== Extrait retenu ==
---+---

Les hiboux June et Sammin ont eu l’opportunité de rencontrer Élise Ducamp et Fanny Liger, respectivement l’auteure et l’illustratrice de Quelque chose de Corée du Sud. Minido vous avait rédigé un article sur ce livre, paru le 22 mars dernier aux éditions Nanika.
Pouvez-vous vous présenter et nous parler de votre parcours ?
Je m’appelle Élise Ducamp. J’ai fait un BAC S, deux ans de classe préparatoire puis un master en littérature comparée et édition à la Sorbonne. Ensuite, je suis devenue éditrice dans une boîte d’édition. Puis un jour, j’ai eu la drôle d’idée de créer ma propre boîte d’édition : Nanika. Il y a des jours où je me dis : « Qu’est-ce qui t’es passée par la tête ce jour-là… » (rires). Mais je travaille toujours à côté dans la première boîte d’édition. L’idée de créer Nanika m’est venue quand je suis rentrée de Corée car les livres qui parlaient de la Corée me frustraient beaucoup, j’avais envie de les prendre et de les brûler. Bon, ça, c’était en 2016. Depuis, il y a de bons livres qui sont sortis. Mais j’ai été frustrée car je voulais montrer la Corée que moi j’avais découverte… Donc je me suis retrouvée avec un livre sur les bras. C’est à partir de ce livre que je me suis dis : « mais en fait, il faudrait le faire pour tout ». C’est pour ça que j’ai décidé de créer Nanika. Nous avons donc monté cette maison d’édition et au total, nous sommes cinq à y travailler.
Je suis Fanny Liger. J’ai eu un BAC L, j’ai toujours aimé l’art mais j’avais un petit peu peur de me lancer. Je voulais aussi être journaliste donc j’ai fait une année d’histoire à la Sorbonne. J’avais des amis qui faisaient une MANAA (une année de classe préparatoire en art), j’ai regardé de loin et puis j’ai décidé de m’y inscrire. J’ai été prise à l’école à Estienne, mais en même temps, j’ai été prise dans une école de journalisme à Lyon, donc j’ai dû faire un choix. J’ai choisi de faire la MANAA à Estienne et j’ai commencé ensuite un BTS DGI (Design Graphisme Imprimé).
Pourquoi avoir choisi d’écrire sur la Corée ? Qu’est-ce que vous avez le plus aimé là-bas ?

---+---

== Données fournies ==

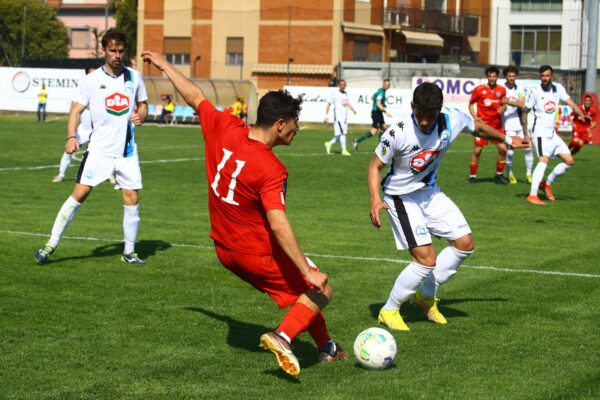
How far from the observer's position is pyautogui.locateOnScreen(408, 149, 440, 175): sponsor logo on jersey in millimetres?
7738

---+---

== Consigne A ==
Dans l'entretien, relevez toutes les formations qu'Élise Ducamp dit avoir suivies avant de devenir éditrice.
== Consigne B ==
Renvoyez le passage de l'entretien qui commence par "Je suis Fanny" et s'achève sur "aimé là-bas ?".

== Réponse développée A ==
- un BAC S
- deux ans de classe préparatoire
- un master en littérature comparée et édition à la Sorbonne

== Réponse développée B ==
Je suis Fanny Liger. J’ai eu un BAC L, j’ai toujours aimé l’art mais j’avais un petit peu peur de me lancer. Je voulais aussi être journaliste donc j’ai fait une année d’histoire à la Sorbonne. J’avais des amis qui faisaient une MANAA (une année de classe préparatoire en art), j’ai regardé de loin et puis j’ai décidé de m’y inscrire. J’ai été prise à l’école à Estienne, mais en même temps, j’ai été prise dans une école de journalisme à Lyon, donc j’ai dû faire un choix. J’ai choisi de faire la MANAA à Estienne et j’ai commencé ensuite un BTS DGI (Design Graphisme Imprimé).
Pourquoi avoir choisi d’écrire sur la Corée ? Qu’est-ce que vous avez le plus aimé là-bas ?